Tuesday, March 20, 2012

Adventures with Solr Join

Solr. Brilliant when you can denormalise all your data into a document by document structure. Not so brilliant when you can't and you need to "join" searches across multiple and independent indices.

For example. Say you have an index of Parents and another index of Children and you want to get a list of Parents who have a Child called Tom.

The normal Solr response to this is to add the Children's names as a multivalued field in the Parent document.

However, what if you can't ? There are 4 million Parents in the database with hundreds of fields and to load the index that way would mean making 4 million sub query calls to get the Children. And the Parents don't really change much but the World's sperm banks are issuing and correcting thousands or parental links a day, which would mean updating thousands of Parent documents (I should mention that this whole example is entirely hypothetical!).

In this case you really need to maintain two indexes. An index of Parents and an index of Children (that contains a mother and father id field).

Both can be populated by a single query to the backing database.

The current trunk copy of Solr 4.0 has a new join feature that promises this functionality. However there are a few things to bear in mind -


  • You can only perform a join on one index with itself or across two cores in the same servlet container. No joining across multiple servlets (as far as I can tell).

  • You can join based on a criteria on the Child but you'll only get fields back from the Parent - nothing from the Child is returned.

  • There's not much documentation out there.
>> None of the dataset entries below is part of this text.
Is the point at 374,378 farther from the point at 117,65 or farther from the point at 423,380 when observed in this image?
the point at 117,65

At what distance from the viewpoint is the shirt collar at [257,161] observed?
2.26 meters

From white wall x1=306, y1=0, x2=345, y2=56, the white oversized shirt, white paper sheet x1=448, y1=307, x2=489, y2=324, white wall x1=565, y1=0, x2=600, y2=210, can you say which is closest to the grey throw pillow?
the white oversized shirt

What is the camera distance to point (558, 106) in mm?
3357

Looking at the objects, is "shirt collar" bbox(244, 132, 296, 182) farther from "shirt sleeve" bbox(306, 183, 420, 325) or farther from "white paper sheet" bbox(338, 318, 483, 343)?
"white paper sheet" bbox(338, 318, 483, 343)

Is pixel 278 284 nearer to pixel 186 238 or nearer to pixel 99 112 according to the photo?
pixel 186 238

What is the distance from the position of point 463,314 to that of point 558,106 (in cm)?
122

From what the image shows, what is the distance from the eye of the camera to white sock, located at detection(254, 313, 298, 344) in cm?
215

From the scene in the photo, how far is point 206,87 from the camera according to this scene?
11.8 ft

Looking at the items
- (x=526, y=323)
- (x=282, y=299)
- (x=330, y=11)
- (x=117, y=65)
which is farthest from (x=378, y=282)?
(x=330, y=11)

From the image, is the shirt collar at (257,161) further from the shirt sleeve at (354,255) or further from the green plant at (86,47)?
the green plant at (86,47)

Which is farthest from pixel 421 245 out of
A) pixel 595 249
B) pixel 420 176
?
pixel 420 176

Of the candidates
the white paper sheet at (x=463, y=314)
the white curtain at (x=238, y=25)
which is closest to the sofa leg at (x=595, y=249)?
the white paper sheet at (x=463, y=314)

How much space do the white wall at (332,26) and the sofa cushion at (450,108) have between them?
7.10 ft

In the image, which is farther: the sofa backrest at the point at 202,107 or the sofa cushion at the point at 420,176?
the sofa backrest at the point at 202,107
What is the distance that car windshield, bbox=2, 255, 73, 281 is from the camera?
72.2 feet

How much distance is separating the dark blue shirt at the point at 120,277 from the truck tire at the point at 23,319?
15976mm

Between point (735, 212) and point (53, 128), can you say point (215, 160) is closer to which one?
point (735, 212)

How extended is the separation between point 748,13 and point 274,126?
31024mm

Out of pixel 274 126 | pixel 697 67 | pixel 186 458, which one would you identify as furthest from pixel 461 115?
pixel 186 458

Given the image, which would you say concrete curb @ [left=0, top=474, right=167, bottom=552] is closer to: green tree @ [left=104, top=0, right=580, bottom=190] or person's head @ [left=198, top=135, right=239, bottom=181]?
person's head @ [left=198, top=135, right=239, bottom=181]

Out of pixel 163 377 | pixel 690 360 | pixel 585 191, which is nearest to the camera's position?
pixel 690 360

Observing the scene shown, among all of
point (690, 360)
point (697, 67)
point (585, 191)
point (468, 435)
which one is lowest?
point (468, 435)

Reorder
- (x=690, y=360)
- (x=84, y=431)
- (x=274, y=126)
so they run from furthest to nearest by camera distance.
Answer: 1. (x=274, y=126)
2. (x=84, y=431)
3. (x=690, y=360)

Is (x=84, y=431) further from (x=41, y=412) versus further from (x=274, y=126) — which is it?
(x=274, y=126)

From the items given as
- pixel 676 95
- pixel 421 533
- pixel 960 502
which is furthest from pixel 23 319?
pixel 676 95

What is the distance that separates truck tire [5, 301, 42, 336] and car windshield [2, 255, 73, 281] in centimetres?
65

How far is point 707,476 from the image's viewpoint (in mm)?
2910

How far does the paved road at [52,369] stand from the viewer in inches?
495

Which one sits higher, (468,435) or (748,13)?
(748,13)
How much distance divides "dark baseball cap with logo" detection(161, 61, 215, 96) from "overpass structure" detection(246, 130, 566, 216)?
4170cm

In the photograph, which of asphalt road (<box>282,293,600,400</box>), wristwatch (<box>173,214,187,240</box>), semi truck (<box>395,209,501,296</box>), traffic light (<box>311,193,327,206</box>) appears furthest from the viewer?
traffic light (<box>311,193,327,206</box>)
Some things I had to do to get my example to work -



If you want to join by filtering on a Child field that doesn't exist in the Parent, for now at least, you have to add the same field as a dummy field in the Parent schema.

If you want to perform a query on the Parents at the same time as joining with Children you need to write the join part as a nested query.


http://localhost:8983/solr/parents/select?q=alive:yes AND _query_:"{!join fromIndex=children from=fatherid to=parentid v='childname:Tom'}"


In English: Return all fathers that are alive and have a child called Tom.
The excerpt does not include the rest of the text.